─── Records shown ───

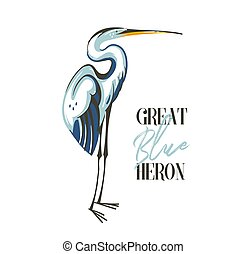 Hand drawn vector abstract cartoon summer time graphic decoration illustrations art with exotic tropical rainforest Great Blue Heron bird isolated on white background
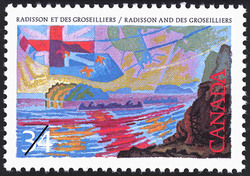 Radisson and Des Groseilliers Canada Postage Stamp | Exploration of Canada, Investigators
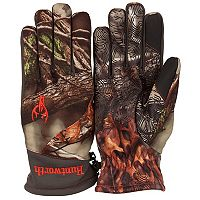 Men's Huntworth Camo Stretch Waterproof Hunting Gloves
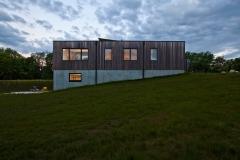 Copperwood-house_HAUS-Architects_TMT-ash-3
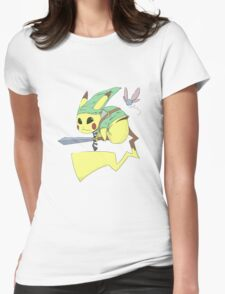Pika Link Womens Fitted T-Shirt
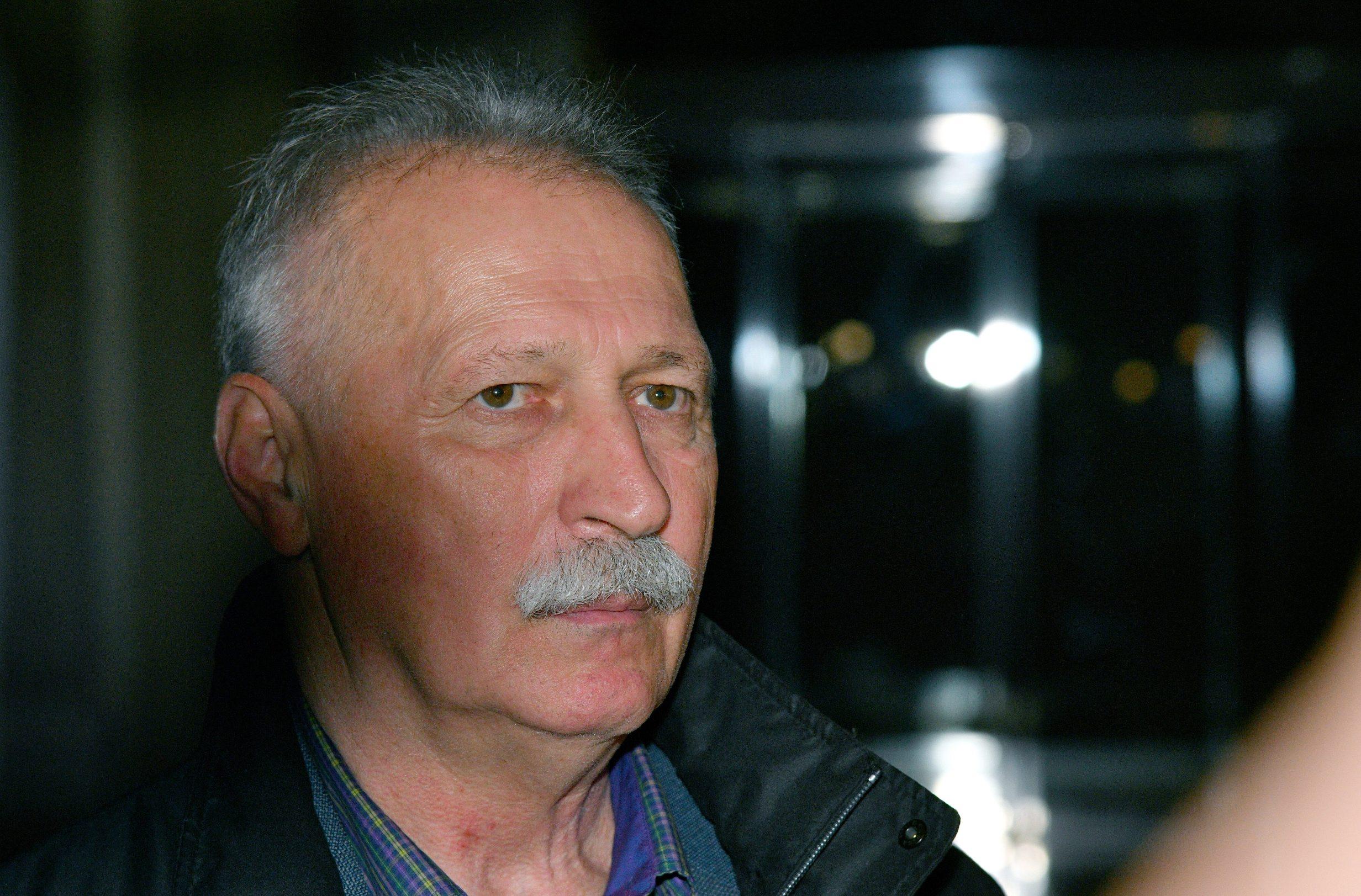 Branimir Mihalinec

───

How to complete this task: The first line of the entries, the line containing "Radisson and Des", and every line between them are to be output exactly; pictures are not.

Answer to this exercise:
 Hand drawn vector abstract cartoon summer time graphic decoration illustrations art with exotic tropical rainforest Great Blue Heron bird isolated on white background
 Radisson and Des Groseilliers Canada Postage Stamp | Exploration of Canada, Investigators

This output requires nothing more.